Halkımızın da değişim istediği aşikardır. Sayın İnce, halkımız ile güzel bir bağ kurmuş, kamuoyunda büyük bir heyecan yaratmıştır. Sayın İnce, 16 yıldır umutsuzluğa ve karamsarlığa düşen geniş kitlelerin sesi ve umudu olmuştur. Yarattığı sinerji her geçen gün büyümekte ve ülkeyi sarmaktadır. İlk kez Sayın Muharrem İnce ile gündem belirler hale gelmiş olmamızın mutluluğunu yaşıyoruz. Meydanlar, artık yeni bir siyaset dili ile kuşatılıyor. Hazırcevap ve ince zekâ ürünü açıklamalarının yanı sıra seçim vaatleri ile yandaş medya mensuplarını etkisiz hale getiriyor, ablukaları, sansürleri kırıyor. AKP’nin bu enerjiden çekindiği, Cumhurbaşkanı Recep Tayyip Erdoğan’ın meydanlarda sürekli İnce’ye yanıt vermek zorunda kaldığı gelişmelere tanıklık ediyoruz. Milletimizin artık AKP iktidarına “Tamam” dediğini görmek bizleri daha da mutlu ediyor.
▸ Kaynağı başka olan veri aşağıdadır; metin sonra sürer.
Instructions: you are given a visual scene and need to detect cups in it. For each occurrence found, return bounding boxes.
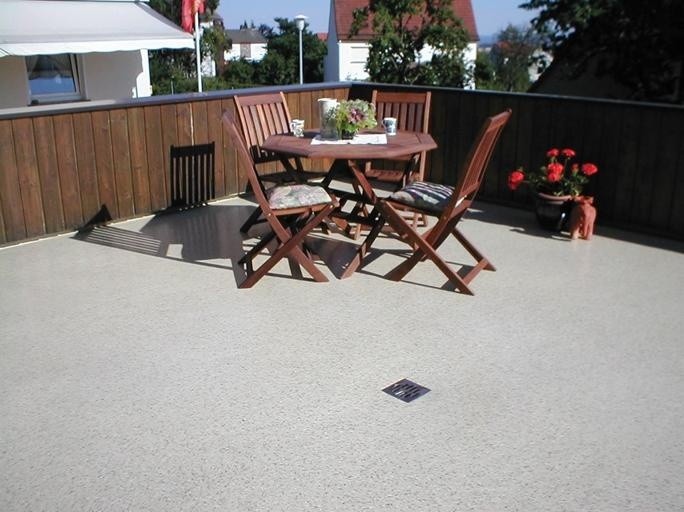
[290,119,304,137]
[381,117,397,136]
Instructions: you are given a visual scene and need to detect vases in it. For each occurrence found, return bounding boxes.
[341,129,353,140]
[535,191,571,231]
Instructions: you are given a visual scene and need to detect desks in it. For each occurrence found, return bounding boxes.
[260,127,439,279]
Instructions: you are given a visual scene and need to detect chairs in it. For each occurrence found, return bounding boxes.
[233,91,348,235]
[222,110,342,288]
[352,89,432,240]
[376,107,512,296]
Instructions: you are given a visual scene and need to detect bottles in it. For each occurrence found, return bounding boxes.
[317,98,340,137]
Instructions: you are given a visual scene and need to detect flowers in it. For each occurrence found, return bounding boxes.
[323,99,378,139]
[507,147,599,196]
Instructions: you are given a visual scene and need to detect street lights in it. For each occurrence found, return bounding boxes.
[294,15,308,84]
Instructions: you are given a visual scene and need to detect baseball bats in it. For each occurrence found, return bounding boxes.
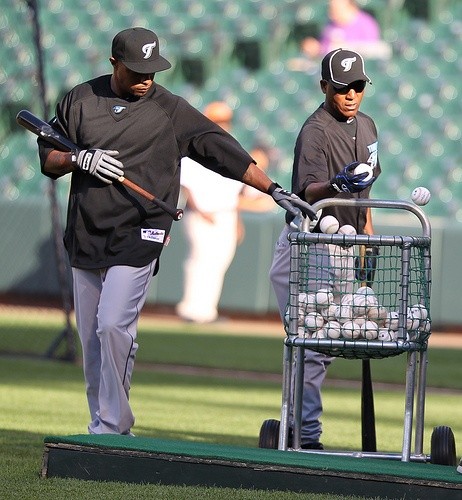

Çankaya Köşkü’ne her geçen gün daha da yaklaştığımız, sindirilmiş, ürkütülmüş kitlelere nefes olduğumuz bu süreçte, Sayın Muharrem İnce’ye her türlü desteği veriyor, omuz omuza mücadele ediyoruz.
Türkiye’yi; tarikatlara teslim etmiş, demokrasiden, özgürlüklerden, hukuktan, adaletten ve bilimsel eğitimden koparmış, ekonomiyi çökertmiş, tüm komşu ülkelerle ve yedi cihanla düşman etmiş bu 16 yıllık iktidarı yakında devireceğiz.
Atatürk yolunda Cumhuriyet’i, demokrasiyi, ekonomiyi yeniden ayağa kaldıracağız. Halkımızı birleştirip, gönül köprüleri kuracağız. Komşularımızla barışacağız, bilimi, girişimciliği, yaratıcılığı ayağa kaldırıp, üretim ekonomisine geçeceğiz.
Muharrem İnce’nin hedefleri doğrultusunda “Barışacağız, ekonomik olarak büyüyeceğiz, adil olarak bölüşeceğiz.” Bunu 3Y ile yapacağız. Yönümüz AB olacak. Yöntemimiz hukuk devleti, özgürlükler olacak. Bunun için yeni Yönetim ilkelerini devreye sokacağız. Yani liyakat ve ehliyeti esas alacağız. İNCE’den demokrasi gelecek, ekonomi ayağa kalkacak, yurtta barış, dünyada barış ilkemiz olacak, bilimi ve çağdaş standartları esas olan eğitimi getireceğiz…İnce İnce geliyoruz…
24 Haziran seçimlerinde Hepimizin Cumhurbaşkanı Sayın Muharrem İnce’ye, Partimize ve CHP Örgütümüze başarılar diler, seçimlerin ülkemize ve milletimize hayırlı olmasını temenni ederim.